Turns out, when traffic transcends to pure, unadulterated anarchy, with thousands of vehicles clogging the streets, something sublime happens. You have to accept that you’re not in control, that there is no escape, and that there is no sense in fighting it. The result isn’t chaos; it’s collaboration. Traffic becomes the work of a community to figure out.
I also realized that, in this unrelenting gridlock, you have no choice but to pay close attention to other drivers, most of whom in Bali are on motorbikes. When you do, you see faces more clearly. You notice the food that people are bringing home for dinner. And, soon enough, your road rage begins to fade.
Since moving to Bali, I’ve met other Westerners who’ve come to attend yoga classes, to work on their presence and mindfulness. Yoga isn’t for me. But traffic has played a similar role in my life. In Atlanta, the sounds of a congested highway could give me an anxiety attack. Now I put on my helmet, kick-start my motorbike, hit the road, and am forced to slow down.

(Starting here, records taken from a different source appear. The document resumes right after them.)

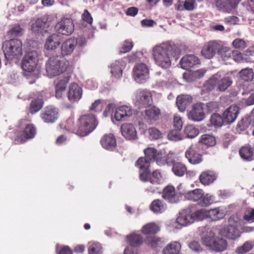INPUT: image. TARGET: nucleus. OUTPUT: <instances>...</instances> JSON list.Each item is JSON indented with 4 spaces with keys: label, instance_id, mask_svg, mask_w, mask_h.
<instances>
[{
    "label": "nucleus",
    "instance_id": "obj_1",
    "mask_svg": "<svg viewBox=\"0 0 254 254\" xmlns=\"http://www.w3.org/2000/svg\"><path fill=\"white\" fill-rule=\"evenodd\" d=\"M180 54V50L174 44L163 43L155 46L152 50V56L155 64L167 69L171 65V58Z\"/></svg>",
    "mask_w": 254,
    "mask_h": 254
},
{
    "label": "nucleus",
    "instance_id": "obj_2",
    "mask_svg": "<svg viewBox=\"0 0 254 254\" xmlns=\"http://www.w3.org/2000/svg\"><path fill=\"white\" fill-rule=\"evenodd\" d=\"M45 66L48 76L53 77L65 71L69 66V63L62 56L55 55L48 59Z\"/></svg>",
    "mask_w": 254,
    "mask_h": 254
},
{
    "label": "nucleus",
    "instance_id": "obj_3",
    "mask_svg": "<svg viewBox=\"0 0 254 254\" xmlns=\"http://www.w3.org/2000/svg\"><path fill=\"white\" fill-rule=\"evenodd\" d=\"M22 43L18 39L5 41L2 44V50L6 59H20L23 55Z\"/></svg>",
    "mask_w": 254,
    "mask_h": 254
},
{
    "label": "nucleus",
    "instance_id": "obj_4",
    "mask_svg": "<svg viewBox=\"0 0 254 254\" xmlns=\"http://www.w3.org/2000/svg\"><path fill=\"white\" fill-rule=\"evenodd\" d=\"M97 125L94 115L88 114L82 115L78 120L76 133L80 136L87 135L95 129Z\"/></svg>",
    "mask_w": 254,
    "mask_h": 254
},
{
    "label": "nucleus",
    "instance_id": "obj_5",
    "mask_svg": "<svg viewBox=\"0 0 254 254\" xmlns=\"http://www.w3.org/2000/svg\"><path fill=\"white\" fill-rule=\"evenodd\" d=\"M202 241L205 246L216 252H222L226 250L228 246L225 239L214 236L211 232L203 237Z\"/></svg>",
    "mask_w": 254,
    "mask_h": 254
},
{
    "label": "nucleus",
    "instance_id": "obj_6",
    "mask_svg": "<svg viewBox=\"0 0 254 254\" xmlns=\"http://www.w3.org/2000/svg\"><path fill=\"white\" fill-rule=\"evenodd\" d=\"M187 199L196 202L198 205L202 207L208 206L214 201L213 195L208 193L205 194L203 190L199 189L189 191Z\"/></svg>",
    "mask_w": 254,
    "mask_h": 254
},
{
    "label": "nucleus",
    "instance_id": "obj_7",
    "mask_svg": "<svg viewBox=\"0 0 254 254\" xmlns=\"http://www.w3.org/2000/svg\"><path fill=\"white\" fill-rule=\"evenodd\" d=\"M38 54L36 51H28L25 55L22 64V68L28 72H33L38 64Z\"/></svg>",
    "mask_w": 254,
    "mask_h": 254
},
{
    "label": "nucleus",
    "instance_id": "obj_8",
    "mask_svg": "<svg viewBox=\"0 0 254 254\" xmlns=\"http://www.w3.org/2000/svg\"><path fill=\"white\" fill-rule=\"evenodd\" d=\"M133 76L137 82H145L149 77V70L146 64L141 63L136 65L133 69Z\"/></svg>",
    "mask_w": 254,
    "mask_h": 254
},
{
    "label": "nucleus",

I lapse into my old ways sometimes, to be sure. On a recent Sunday morning, while trying to pick up chickens for a dinner party that night, I ended up trapped in a throng of motorbikes, with the tropical sun beating down. And, suddenly, there they were—all those calm, stoic faces. Doesn’t anyone else have somewhere to be?! Doesn’t it bother anyone to sit here all day?!
As I made my way to the front of the jam, I heard the rattle of a gamelan band, then spotted flowers and dozens of people in white clothes. It was a cremation ceremony. It was a small celebration for someone who had, odds are, lived their whole life in this place. I felt foolish for being in such a rush. I would, like everyone else, get to where I was going eventually.